Controversial as it is, the DNT (Do Not Track) option remains a very important technology for Microsoft, and its popular web browser. Redmond regularly talks about this feature, and now the software titan has improved the default behavior in Windows 8.1 Preview.
While Do Not Track still remains turned on by default in Internet Explorer 11 on Windows 8.1 Preview, the browse new comes with what the company calls “User-Granted Exceptions”. As the name so very aptly gives away the feature allows specific websites to collect user data.
Brendon Lynch, chief privacy officer, Microsoft explained in a blog post:
“The Do Not Track exceptions capability in Internet Explorer, which we refer to as the ‘permissions API’ (application programming interface), enables websites to ask for an exception to a consumer’s DNT setting and provides a mechanism for that permission to be stored and communicated to the website in the future.”

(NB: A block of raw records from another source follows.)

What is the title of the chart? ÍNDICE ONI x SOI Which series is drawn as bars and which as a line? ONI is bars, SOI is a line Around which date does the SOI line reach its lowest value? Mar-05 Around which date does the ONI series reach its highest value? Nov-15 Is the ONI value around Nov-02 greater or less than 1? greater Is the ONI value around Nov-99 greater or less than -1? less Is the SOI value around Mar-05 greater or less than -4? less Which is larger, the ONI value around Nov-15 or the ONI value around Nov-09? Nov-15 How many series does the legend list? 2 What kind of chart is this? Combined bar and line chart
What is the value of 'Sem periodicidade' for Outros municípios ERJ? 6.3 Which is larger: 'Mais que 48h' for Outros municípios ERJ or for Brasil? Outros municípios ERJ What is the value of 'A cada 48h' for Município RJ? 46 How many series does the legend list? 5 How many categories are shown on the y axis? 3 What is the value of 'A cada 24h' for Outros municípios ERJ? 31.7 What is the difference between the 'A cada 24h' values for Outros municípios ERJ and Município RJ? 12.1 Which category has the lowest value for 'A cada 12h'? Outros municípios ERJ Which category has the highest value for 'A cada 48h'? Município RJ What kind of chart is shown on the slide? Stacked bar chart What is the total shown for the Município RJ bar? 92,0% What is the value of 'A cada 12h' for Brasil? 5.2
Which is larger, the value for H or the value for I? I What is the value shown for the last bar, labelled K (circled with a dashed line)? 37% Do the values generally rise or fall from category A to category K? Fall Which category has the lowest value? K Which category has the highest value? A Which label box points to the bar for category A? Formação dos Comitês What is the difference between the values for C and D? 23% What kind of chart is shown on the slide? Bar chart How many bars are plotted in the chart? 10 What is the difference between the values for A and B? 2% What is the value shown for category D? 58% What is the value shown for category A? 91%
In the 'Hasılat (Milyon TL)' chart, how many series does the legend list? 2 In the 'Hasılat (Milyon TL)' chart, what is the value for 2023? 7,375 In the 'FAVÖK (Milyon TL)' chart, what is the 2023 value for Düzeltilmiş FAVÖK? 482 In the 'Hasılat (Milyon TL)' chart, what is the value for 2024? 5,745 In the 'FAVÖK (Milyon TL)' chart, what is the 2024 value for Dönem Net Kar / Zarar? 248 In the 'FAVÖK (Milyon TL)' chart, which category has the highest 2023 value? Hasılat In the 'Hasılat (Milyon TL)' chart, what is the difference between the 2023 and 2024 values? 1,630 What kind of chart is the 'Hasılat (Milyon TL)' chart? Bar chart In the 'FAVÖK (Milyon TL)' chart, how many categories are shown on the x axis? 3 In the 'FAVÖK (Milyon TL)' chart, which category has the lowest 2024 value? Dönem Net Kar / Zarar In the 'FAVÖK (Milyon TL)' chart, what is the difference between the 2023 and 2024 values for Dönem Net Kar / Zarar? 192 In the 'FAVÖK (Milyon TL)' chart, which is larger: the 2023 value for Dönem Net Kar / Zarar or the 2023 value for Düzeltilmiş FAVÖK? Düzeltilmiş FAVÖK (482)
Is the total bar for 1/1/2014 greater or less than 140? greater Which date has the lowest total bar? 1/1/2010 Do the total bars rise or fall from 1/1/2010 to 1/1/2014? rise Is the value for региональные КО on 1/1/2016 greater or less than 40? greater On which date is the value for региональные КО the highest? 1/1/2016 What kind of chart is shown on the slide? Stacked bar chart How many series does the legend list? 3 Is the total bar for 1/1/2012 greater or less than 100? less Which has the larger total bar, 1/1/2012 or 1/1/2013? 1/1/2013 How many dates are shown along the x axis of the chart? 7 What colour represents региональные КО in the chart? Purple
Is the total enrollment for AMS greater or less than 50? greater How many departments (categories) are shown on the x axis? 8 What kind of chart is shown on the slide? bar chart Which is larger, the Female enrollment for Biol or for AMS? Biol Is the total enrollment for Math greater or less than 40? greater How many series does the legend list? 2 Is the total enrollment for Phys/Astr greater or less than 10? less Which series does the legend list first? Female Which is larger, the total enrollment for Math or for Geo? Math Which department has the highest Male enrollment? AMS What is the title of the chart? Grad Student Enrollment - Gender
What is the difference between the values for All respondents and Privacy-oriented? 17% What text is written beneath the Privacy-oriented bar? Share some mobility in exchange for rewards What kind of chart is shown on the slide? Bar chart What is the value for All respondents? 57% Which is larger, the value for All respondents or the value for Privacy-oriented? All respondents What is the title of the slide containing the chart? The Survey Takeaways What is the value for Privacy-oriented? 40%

The company further explains that the decision of implementing this feature was based on feedback it heard from user, advertisers and companies:
“Enabling consumers to grant permission to a particular website or service for collection and use of their information, even when DNT is on for other sites, reflects feedback that we heard clearly during discussions.”
Do Not Track has been one of the more controversial web technologies, made even more divisive by Microsoft’s decision to have it on by default in Internet Explorer 10.
Advertisers have heavily criticized Microsoft for move, while the software titan continues to maintain that this feature shows that it cares about user privacy. This new middle ground, hopefully, helps to settle this polemic debate.